The data Block Start

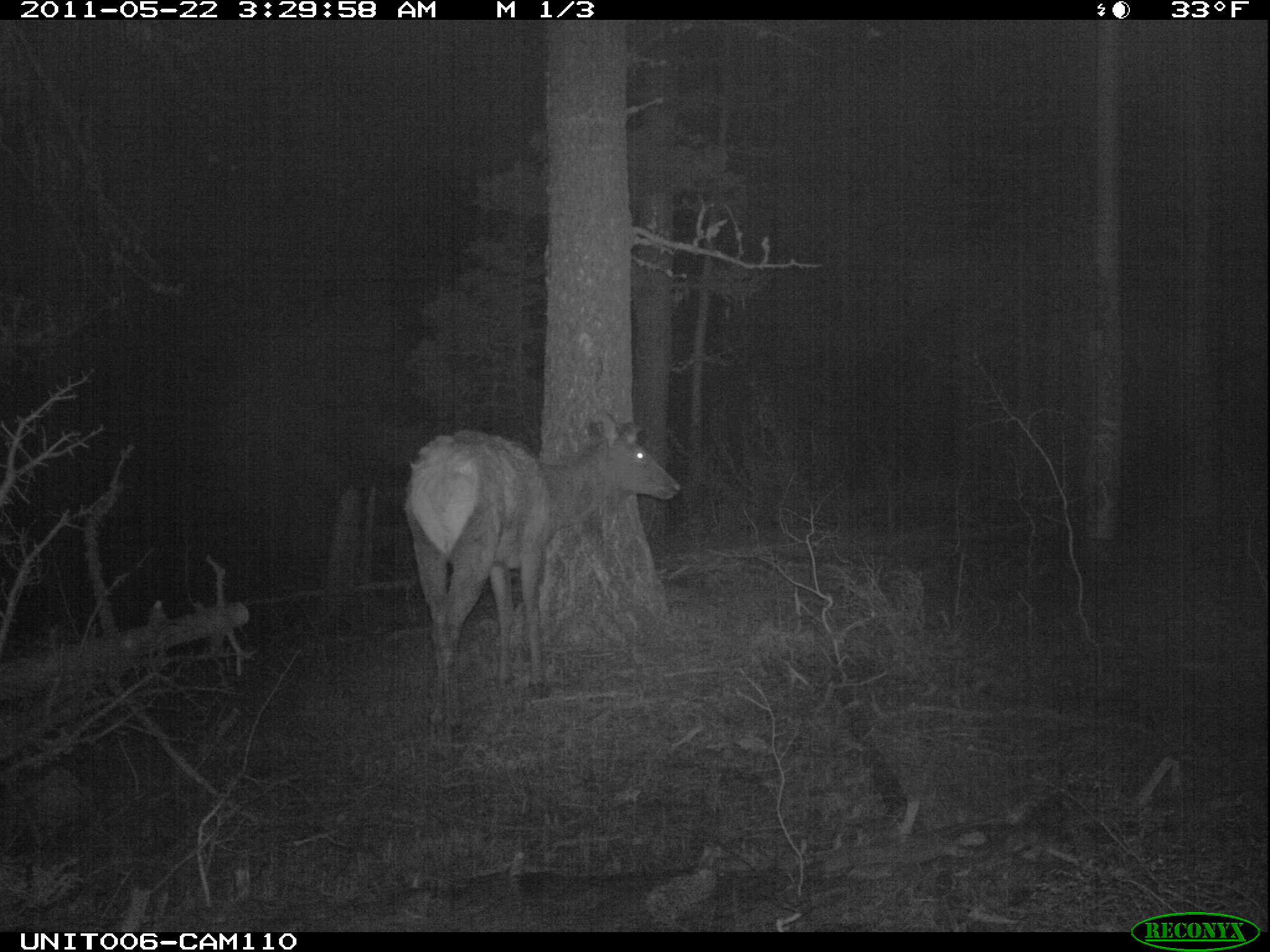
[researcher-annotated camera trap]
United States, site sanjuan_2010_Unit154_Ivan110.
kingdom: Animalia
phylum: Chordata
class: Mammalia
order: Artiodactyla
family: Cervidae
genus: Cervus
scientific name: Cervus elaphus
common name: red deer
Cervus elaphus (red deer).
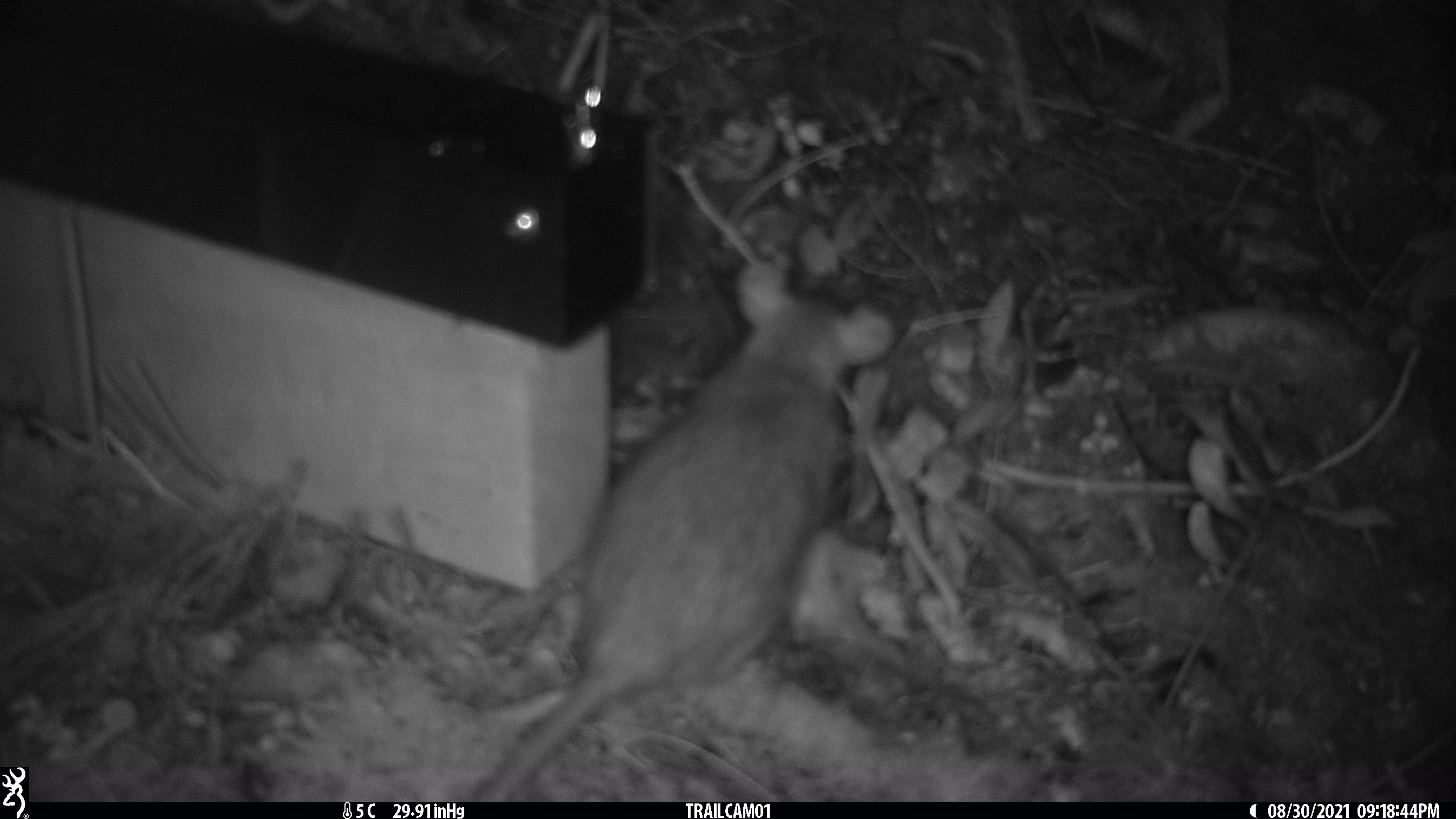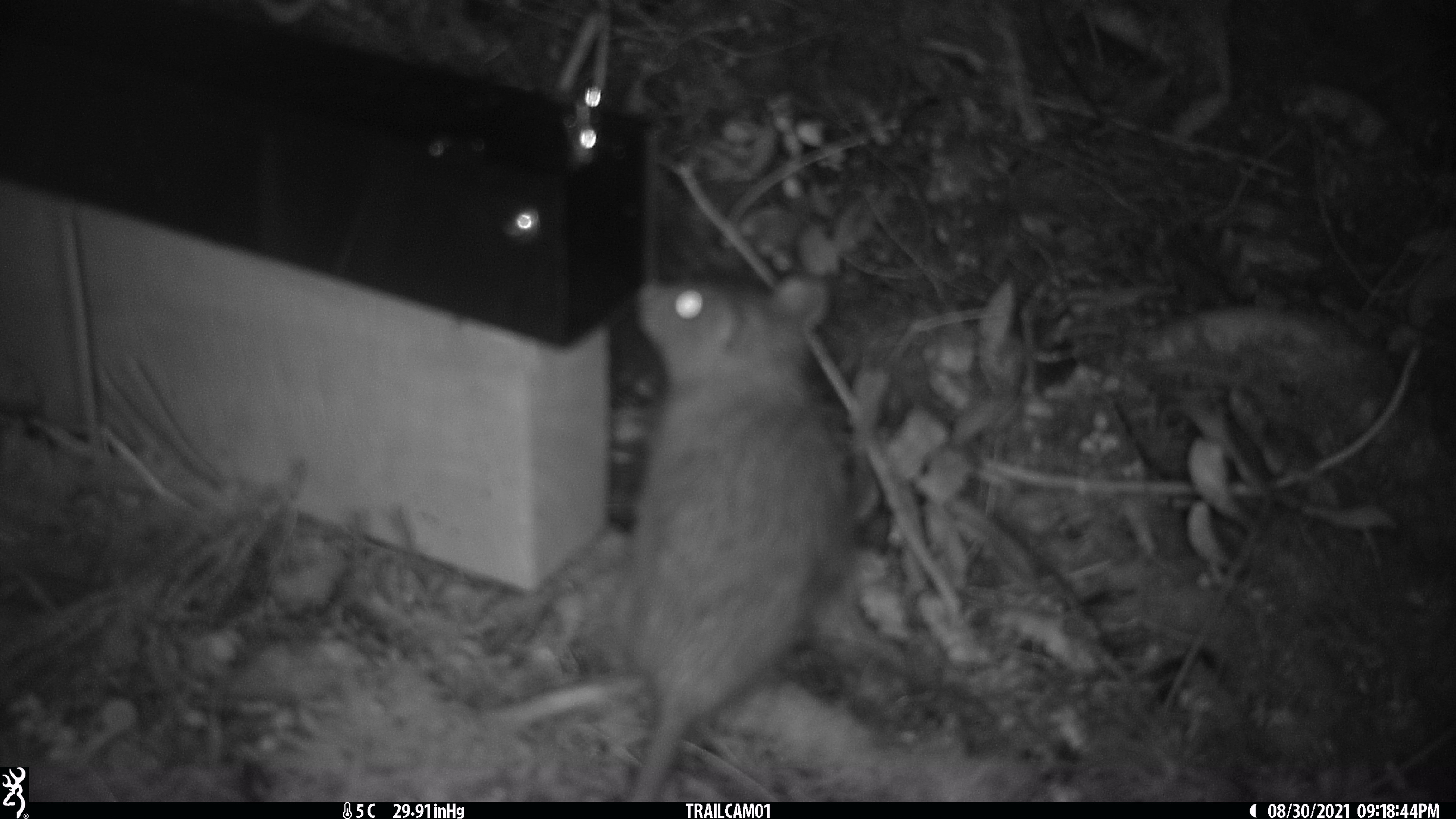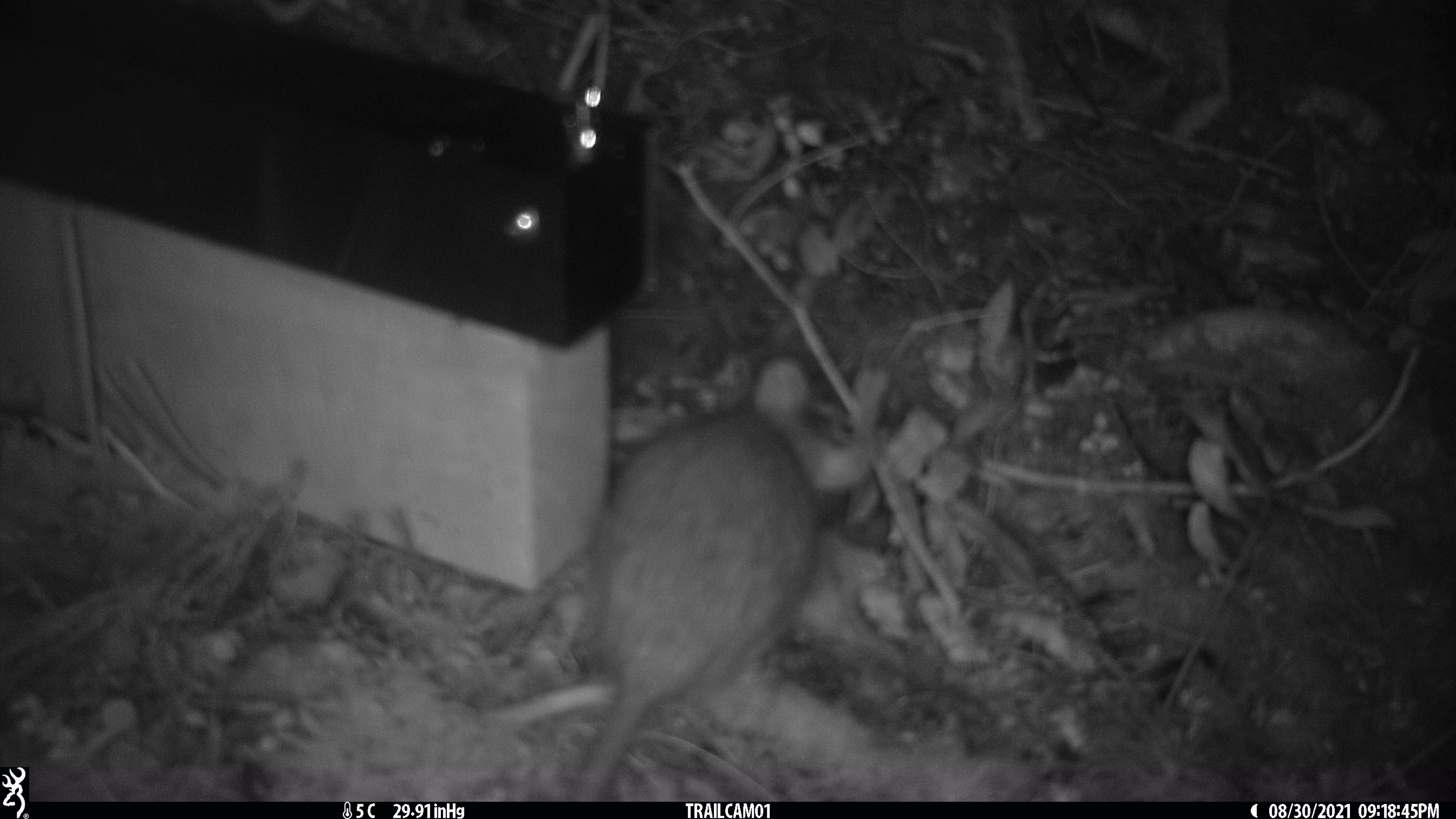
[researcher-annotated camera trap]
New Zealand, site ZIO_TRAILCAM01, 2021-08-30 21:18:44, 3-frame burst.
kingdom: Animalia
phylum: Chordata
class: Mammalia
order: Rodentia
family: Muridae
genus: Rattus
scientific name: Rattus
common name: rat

The data Block End

■ Goal of the exercise ■
Apart from the images, the entries above must be returned without alteration.

■ Output for this task ■
[researcher-annotated camera trap]
United States, site sanjuan_2010_Unit154_Ivan110.
kingdom: Animalia
phylum: Chordata
class: Mammalia
order: Artiodactyla
family: Cervidae
genus: Cervus
scientific name: Cervus elaphus
common name: red deer
Cervus elaphus (red deer).
[researcher-annotated camera trap]
New Zealand, site ZIO_TRAILCAM01, 2021-08-30 21:18:44, 3-frame burst.
kingdom: Animalia
phylum: Chordata
class: Mammalia
order: Rodentia
family: Muridae
genus: Rattus
scientific name: Rattus
common name: rat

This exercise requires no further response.